▶ _MATERIAL SUPPLIED_:

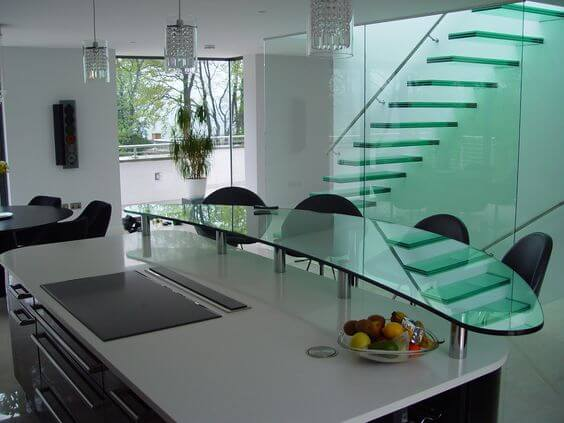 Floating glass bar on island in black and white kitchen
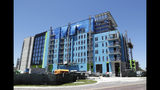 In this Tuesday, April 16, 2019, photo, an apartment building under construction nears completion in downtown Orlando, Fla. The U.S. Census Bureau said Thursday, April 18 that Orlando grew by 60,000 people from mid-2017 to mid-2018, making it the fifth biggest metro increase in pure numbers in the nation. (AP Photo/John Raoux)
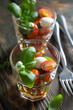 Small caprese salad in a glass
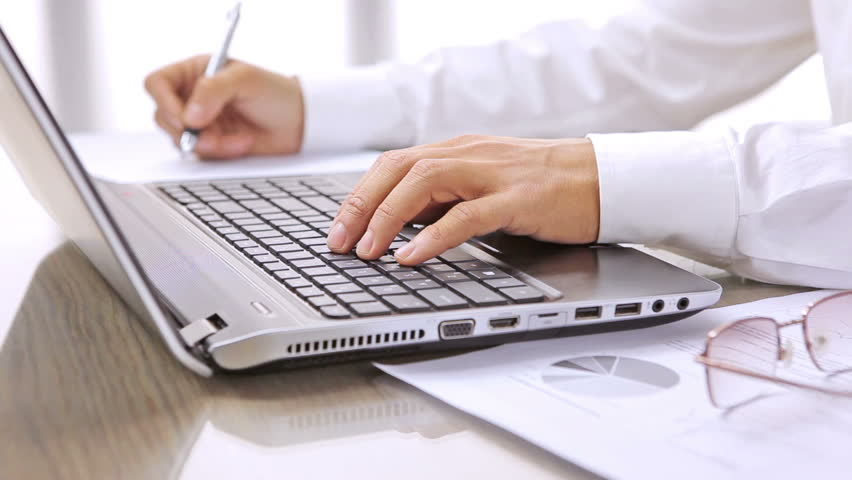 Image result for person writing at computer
--
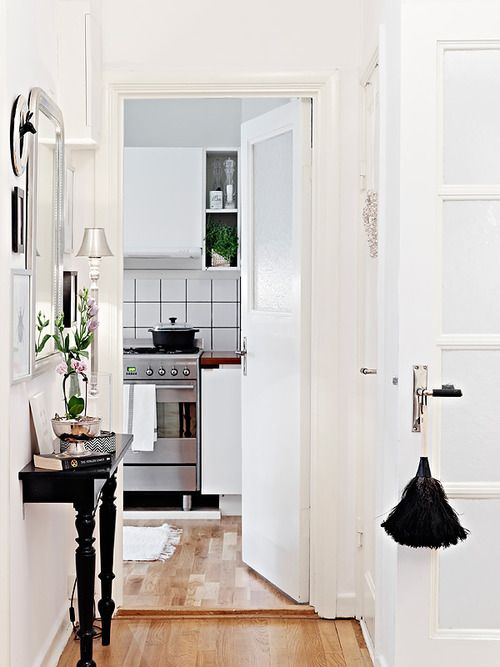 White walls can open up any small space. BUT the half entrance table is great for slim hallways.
--
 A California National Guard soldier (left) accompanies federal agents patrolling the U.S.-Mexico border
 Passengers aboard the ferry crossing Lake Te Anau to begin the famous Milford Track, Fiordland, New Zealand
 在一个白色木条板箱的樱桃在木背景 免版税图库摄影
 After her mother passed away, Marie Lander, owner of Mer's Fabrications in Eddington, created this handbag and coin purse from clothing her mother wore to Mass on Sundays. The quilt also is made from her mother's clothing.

▶ _EXERCISE DETAILS_: Everything from the line with "Floating glass bar" through the line with "Image result for person writing at computer" in the material above should be transcribed exactly, except the pictures.

▶ _RESPONSE TO THE TASK_:
 Floating glass bar on island in black and white kitchen
 In this Tuesday, April 16, 2019, photo, an apartment building under construction nears completion in downtown Orlando, Fla. The U.S. Census Bureau said Thursday, April 18 that Orlando grew by 60,000 people from mid-2017 to mid-2018, making it the fifth biggest metro increase in pure numbers in the nation. (AP Photo/John Raoux)
 Small caprese salad in a glass
 Image result for person writing at computer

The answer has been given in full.